> _Fragment źródła_
11 stycznia 2011

Dorota Wątkowska o "Pop-up book" i nie tylko



 
plakat Doroty Wątkowskiej ze strony http://www.behance.net/pomidori



"Książką o strachach" to praca dyplomowa. Lecz skąd pomysł na TAKĄ książkę?
Po pierwsze - pop-up, po drugie - książka dla dzieci
Dorota Wątkowska: Dyplom miałam robić z plakatu ale jakoś w ostatnim momencie zmieniłam pracownię i temat. Nie wiem skąd taki impuls.
Chciałam zaryzykować coś zupełnie swojego. Pomysł tematu zrodził się z wcześniejszej realizacji w pracowni rysunku. Później zastanawiałam się co dalej zrobić z tym materiałem.
I tu pojawił się pomysł książki. Myśl, że mogłaby to być książka dla dzieci wzięła się z kolei z tego, że jest mnóstwo pięknych książek na podobne tematy ale moim zdaniem skierowanych bardziej do dorosłych.
Idea pop up'u wyszła trochę z tematyki. Chciałam aby to nie był tylko "suchy tekst" o przykładowych strachach, forma przestrzenna miała podkreślić konkretną historię, zaangażować dzieci w opowiadanie.

> _Polecenia ćwiczenia_
**A)** Wypisz wszystkie wyrażenia ujęte w cudzysłów w wywiadzie z Dorotą Wątkowską.
**B)** Z czego według wywiadu z Dorotą Wątkowską zrodził się pomysł tematu?
**C)** Kontynuuj wywiad z Dorotą Wątkowską od miejsca, w którym się urywa.
Zestawienie nie ma żadnego znaczenia dla tego ćwiczenia.

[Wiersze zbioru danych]
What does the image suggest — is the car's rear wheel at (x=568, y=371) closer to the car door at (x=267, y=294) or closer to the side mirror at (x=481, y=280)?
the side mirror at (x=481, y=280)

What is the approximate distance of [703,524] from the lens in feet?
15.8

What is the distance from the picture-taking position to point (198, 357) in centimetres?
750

---

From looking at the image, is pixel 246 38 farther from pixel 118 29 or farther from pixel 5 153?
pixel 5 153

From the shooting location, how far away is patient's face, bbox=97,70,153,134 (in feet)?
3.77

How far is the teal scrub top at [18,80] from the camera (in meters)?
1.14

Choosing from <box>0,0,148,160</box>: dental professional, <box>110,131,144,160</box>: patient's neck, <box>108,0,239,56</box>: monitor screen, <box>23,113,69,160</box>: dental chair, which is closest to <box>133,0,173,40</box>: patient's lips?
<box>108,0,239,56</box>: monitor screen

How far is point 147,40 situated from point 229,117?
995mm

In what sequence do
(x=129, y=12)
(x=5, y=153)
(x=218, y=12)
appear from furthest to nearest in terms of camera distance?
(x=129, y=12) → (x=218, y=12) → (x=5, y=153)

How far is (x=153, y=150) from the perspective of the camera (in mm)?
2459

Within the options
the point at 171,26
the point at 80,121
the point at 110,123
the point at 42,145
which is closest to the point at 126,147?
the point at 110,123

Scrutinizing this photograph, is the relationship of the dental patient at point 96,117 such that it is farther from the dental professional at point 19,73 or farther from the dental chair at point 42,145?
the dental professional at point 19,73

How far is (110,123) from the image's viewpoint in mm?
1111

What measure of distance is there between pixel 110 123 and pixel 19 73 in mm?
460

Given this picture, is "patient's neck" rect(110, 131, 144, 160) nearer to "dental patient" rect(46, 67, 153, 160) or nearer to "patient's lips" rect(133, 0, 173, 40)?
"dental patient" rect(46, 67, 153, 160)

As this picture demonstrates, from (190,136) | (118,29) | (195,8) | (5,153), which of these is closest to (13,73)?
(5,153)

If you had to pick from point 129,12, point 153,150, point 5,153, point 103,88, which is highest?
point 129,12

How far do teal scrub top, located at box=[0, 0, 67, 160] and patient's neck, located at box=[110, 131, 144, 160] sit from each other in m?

> _Odpowiedzi_
**A)**
Pop-up book
Książką o strachach
suchy tekst

**B)** Z wcześniejszej realizacji w pracowni rysunku.

**C)**
Jak to jest z adresatem "Książki o strachach" - czy bardziej jest dla dorosłych, którzy wspominają z nostalgią mityczne dzieciństwo czy dla obecnych dzieci?
Dorota Wątkowska: W trakcie krystalizowania się pomysłu byłam pewna, że ma być to książeczka dla starszych dzieci, które czytając ją wraz z rodzicami będą mogły oswoić strachy, wygadać się o swoich i przekonać się, że każdy w dzieciństwie się czegoś bał.

Natomiast kiedy gotową książkę oglądali dorośli okazało się, że dzięki takiemu bodźcowi potrafią wrócić do dziecięcych lat i uśmiechnąć się do swoich wspomnień. Jeśli kiedyś miałaby się ukazać chciałabym aby prowokowała rozmowy rodziców z dziećmi na temat strachów tych mniej poważnych i tych całkiem strasznych :) Dodam tylko, że w trakcie pracy konsultowałam się kilkakrotnie z psychologiem więc mam nadzieję, że książka choć trochę spełni swoją rolę. 


Czy ma Pani jakieś mityczne książki swego dzieciństwa? Jeśli tak - na ile były inspiracją dla pracy o strachach?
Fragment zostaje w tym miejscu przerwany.